Data export provisions specific to FIs
Article 2 of the Plan provides that financial institutions are allowed to export data required for daily operations “under the framework of the national data cross-border transfer security management system”. Encouraging but not necessarily breaking new ground.
The same article though also stipulates that the regulatory authorities have additional authority to make regulatory measures based on “national security and the principles of prudence”, while ensuring the security of important data and personal information.
This would suggest that, in the case of regulated fintechs and other FIs, the local branches of the People’s Bank of China, the National Administration for Financial Regulation and the China Securities Regulatory Commission, in supervising their respective business segments in Shanghai’s regulatory testbed, will be empowered to release relaxations on cross-border data sharing executed to the high standards expected by international players.
On the one hand, this seems extremely positive for FIs and their IT service providers based in the FTZ area which includes Shanghai’s main financial district of Lujiazui. However, on the other hand, there will be uncertainty until more guidance is given by these authorities as to what amounts to a national security risk and therefore a potential blocker to liberalisation of these organisations’ data exports.
Relatedly, Article 24 allows all companies (FIs, fintechs, tech service providers and others) to export data out of business need if they “meet the national cross-border data transfer security management requirements”.
Article 25 also supports the Shanghai FTZ to lead in formulating important data catalogues based on data classification systems and to guide organisations to conduct self-assessment of data export risks.
Again, progressive signs that the administrative leads of the FTZ are encouraged to move forward in rulemaking, but the proof will be in what safeguards are released in practice.
What to expect
The Plan is generally positive in that it signals China’s intention to ease regulatory restrictions and to facilitate cross-border business for FIs in the Shanghai landmark free trade zone.
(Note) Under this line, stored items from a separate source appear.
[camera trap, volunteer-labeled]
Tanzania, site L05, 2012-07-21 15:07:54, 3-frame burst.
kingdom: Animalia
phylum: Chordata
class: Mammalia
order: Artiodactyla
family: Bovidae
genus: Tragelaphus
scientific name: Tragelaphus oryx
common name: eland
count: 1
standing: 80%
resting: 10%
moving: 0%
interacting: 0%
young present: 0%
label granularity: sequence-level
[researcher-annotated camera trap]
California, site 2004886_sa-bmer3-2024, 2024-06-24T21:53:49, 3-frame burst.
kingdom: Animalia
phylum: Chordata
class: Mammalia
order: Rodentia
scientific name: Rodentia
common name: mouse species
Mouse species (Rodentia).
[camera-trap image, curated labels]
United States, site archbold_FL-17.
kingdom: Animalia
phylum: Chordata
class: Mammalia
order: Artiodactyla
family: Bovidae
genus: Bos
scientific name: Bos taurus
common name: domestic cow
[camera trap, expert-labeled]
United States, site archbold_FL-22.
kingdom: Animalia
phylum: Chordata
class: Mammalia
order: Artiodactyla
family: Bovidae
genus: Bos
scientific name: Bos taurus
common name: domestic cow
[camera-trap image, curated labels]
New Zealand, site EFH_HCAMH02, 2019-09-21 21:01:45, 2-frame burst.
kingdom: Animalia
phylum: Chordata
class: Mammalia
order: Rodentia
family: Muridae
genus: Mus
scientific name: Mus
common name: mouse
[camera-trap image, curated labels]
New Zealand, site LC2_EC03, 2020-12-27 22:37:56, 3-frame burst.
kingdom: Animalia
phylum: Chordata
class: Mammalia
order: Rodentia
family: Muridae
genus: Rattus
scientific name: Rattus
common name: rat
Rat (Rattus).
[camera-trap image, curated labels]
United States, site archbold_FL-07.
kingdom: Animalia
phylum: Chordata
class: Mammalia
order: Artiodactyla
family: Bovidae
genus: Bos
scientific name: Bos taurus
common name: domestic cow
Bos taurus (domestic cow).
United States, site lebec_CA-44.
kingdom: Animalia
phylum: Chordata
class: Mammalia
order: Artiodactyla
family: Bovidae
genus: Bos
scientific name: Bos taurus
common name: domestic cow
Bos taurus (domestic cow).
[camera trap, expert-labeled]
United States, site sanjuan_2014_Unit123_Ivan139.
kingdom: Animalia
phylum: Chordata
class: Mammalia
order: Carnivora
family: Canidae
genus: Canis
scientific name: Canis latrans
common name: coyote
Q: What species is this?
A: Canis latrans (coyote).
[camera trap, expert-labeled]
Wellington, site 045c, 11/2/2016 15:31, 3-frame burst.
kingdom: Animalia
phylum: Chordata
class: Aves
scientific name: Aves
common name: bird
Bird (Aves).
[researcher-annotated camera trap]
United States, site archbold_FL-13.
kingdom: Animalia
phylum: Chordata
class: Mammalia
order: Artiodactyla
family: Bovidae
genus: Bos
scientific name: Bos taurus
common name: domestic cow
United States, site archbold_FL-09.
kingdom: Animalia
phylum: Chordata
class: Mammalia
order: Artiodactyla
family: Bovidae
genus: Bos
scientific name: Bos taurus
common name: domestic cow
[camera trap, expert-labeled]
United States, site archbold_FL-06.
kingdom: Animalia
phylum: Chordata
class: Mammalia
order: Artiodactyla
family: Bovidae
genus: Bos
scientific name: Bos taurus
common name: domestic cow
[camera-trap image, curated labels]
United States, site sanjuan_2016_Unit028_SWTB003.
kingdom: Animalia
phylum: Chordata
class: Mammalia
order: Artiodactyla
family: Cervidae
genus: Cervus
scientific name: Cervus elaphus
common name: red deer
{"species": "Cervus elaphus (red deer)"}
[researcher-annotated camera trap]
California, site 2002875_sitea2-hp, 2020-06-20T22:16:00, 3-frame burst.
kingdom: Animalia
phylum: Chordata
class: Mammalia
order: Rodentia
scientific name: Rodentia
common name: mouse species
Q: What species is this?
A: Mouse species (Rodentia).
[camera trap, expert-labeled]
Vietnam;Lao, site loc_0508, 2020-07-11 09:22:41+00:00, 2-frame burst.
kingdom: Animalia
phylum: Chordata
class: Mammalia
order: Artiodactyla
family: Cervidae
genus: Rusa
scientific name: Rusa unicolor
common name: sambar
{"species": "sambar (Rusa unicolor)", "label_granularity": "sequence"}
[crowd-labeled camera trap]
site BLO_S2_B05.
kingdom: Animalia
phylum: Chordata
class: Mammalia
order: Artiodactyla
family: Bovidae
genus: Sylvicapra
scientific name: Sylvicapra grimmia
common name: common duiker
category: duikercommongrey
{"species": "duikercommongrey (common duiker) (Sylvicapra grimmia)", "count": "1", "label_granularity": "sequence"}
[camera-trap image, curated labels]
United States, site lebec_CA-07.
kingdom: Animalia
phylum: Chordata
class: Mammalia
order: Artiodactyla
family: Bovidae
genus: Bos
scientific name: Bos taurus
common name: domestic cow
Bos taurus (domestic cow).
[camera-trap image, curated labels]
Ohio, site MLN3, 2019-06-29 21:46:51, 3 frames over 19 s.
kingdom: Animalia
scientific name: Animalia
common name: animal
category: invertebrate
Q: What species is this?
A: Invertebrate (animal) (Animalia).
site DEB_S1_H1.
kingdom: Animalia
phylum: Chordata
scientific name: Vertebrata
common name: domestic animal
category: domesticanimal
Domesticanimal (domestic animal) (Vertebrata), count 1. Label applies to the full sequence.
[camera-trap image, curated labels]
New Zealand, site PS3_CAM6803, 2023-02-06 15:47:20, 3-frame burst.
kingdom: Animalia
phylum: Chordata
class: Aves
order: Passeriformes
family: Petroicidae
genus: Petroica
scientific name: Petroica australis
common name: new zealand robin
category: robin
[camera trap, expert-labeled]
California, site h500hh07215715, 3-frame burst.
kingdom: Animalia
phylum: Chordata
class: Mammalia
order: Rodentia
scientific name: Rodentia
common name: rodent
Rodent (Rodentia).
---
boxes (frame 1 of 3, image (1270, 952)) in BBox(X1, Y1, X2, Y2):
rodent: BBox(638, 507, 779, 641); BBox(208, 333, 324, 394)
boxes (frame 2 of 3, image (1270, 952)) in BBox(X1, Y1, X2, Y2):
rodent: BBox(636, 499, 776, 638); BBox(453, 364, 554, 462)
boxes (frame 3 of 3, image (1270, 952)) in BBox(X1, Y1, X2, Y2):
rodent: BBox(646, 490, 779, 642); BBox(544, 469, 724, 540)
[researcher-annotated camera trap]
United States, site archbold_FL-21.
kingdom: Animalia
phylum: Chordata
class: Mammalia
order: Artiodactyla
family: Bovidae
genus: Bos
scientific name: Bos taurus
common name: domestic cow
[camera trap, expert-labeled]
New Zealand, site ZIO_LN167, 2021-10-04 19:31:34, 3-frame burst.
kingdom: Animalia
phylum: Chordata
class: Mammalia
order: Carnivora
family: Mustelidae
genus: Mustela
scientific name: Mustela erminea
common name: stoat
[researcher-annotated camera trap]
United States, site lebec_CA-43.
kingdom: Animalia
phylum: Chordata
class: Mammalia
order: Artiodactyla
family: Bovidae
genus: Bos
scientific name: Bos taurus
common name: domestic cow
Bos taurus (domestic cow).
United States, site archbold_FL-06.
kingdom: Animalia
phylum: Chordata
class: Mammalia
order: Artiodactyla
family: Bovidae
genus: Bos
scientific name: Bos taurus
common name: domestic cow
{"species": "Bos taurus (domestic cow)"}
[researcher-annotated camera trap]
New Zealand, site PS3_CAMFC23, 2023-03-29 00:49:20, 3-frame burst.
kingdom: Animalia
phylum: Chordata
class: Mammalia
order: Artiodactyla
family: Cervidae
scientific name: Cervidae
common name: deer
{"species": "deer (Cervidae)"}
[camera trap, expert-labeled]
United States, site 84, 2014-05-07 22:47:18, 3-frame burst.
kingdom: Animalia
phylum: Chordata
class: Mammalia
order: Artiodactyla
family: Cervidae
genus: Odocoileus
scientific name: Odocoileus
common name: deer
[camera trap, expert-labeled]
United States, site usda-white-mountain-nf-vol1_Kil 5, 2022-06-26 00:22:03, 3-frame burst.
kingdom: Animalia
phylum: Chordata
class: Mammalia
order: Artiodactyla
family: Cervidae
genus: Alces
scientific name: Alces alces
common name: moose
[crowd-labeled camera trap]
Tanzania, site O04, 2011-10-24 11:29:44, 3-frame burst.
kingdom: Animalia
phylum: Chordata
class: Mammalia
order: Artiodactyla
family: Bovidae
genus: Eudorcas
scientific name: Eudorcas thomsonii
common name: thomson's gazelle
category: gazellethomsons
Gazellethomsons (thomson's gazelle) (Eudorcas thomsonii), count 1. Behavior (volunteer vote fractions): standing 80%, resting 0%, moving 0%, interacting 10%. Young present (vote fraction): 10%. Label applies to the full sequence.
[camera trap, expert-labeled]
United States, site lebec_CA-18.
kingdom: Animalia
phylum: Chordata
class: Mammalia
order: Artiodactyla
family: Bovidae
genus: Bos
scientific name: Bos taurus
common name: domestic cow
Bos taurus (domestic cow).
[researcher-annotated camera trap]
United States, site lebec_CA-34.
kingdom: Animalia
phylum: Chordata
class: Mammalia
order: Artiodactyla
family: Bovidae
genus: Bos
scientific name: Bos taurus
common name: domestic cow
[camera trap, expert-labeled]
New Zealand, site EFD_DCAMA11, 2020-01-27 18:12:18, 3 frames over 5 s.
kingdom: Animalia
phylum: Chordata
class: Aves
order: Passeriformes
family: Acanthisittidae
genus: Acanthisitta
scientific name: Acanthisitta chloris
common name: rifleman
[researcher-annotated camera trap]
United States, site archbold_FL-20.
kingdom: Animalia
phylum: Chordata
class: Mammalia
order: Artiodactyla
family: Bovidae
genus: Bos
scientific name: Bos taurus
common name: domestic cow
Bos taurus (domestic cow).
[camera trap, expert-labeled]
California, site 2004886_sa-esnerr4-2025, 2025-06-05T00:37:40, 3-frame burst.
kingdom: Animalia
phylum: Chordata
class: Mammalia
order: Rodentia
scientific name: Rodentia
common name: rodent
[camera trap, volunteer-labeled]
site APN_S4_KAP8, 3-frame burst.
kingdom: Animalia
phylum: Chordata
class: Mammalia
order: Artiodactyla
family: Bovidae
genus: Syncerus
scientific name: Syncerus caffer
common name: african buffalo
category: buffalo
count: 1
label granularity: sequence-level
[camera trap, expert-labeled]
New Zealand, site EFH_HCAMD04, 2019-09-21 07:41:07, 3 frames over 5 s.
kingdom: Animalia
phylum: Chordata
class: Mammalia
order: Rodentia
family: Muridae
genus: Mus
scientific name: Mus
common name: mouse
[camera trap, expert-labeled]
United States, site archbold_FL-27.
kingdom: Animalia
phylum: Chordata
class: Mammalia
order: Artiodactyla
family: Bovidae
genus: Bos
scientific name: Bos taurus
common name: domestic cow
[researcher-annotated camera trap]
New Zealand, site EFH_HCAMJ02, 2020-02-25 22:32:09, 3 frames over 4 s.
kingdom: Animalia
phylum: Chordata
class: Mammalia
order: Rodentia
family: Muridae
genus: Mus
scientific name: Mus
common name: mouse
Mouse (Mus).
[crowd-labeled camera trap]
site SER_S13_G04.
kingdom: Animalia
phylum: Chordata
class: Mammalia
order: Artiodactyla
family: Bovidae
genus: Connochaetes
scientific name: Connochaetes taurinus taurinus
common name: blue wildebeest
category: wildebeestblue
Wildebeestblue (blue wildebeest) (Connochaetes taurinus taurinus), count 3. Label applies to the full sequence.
The Plan would also relieve the tech service providers working with these FIs of some of the regulatory burden when assisting in completion of data export formalities.
This echoes Chinese legislators’ various recent moves, e.g. the draft Provisions on Regulating and Promoting Cross-Border Data Flows, the Greater Bay Area’s data flow initiative and the State Council's Opinions on Boosting Foreign Investment.
Despite these positive rules, however, at this stage the Plan is high-level, with no particular implementation details in place – including, importantly, no immediately obvious relaxations on the current formalities that FIs must complete to export personal and non-personal data.
Further data exports reforms are effectively left in the hands of industry regulators, which industry will no doubt continue to lobby.
We will keep watching so watch this space for more to come!